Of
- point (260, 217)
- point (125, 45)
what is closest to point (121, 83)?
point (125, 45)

☆ ☆ ☆ ☆ ☆

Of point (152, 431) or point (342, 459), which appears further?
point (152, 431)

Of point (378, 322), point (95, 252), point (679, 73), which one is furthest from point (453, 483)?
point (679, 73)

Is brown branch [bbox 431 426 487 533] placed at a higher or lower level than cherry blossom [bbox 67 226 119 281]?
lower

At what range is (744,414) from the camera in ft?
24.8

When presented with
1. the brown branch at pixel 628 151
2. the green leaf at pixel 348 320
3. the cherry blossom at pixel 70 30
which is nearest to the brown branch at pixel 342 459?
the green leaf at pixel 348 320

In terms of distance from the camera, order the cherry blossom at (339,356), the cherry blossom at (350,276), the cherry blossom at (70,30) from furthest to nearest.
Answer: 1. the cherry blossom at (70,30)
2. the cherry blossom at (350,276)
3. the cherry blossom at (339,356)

☆ ☆ ☆ ☆ ☆

STATED GOAL — Rewrite the lines from the one containing "When presented with" through the one containing "3. the cherry blossom at (339,356)", replacing "brown branch" with "bare branch" and leaving everything else unchanged.

WRITTEN SOLUTION —
When presented with
1. the bare branch at pixel 628 151
2. the green leaf at pixel 348 320
3. the cherry blossom at pixel 70 30
which is nearest to the bare branch at pixel 342 459?
the green leaf at pixel 348 320

In terms of distance from the camera, order the cherry blossom at (339,356), the cherry blossom at (350,276), the cherry blossom at (70,30) from furthest to nearest.
Answer: 1. the cherry blossom at (70,30)
2. the cherry blossom at (350,276)
3. the cherry blossom at (339,356)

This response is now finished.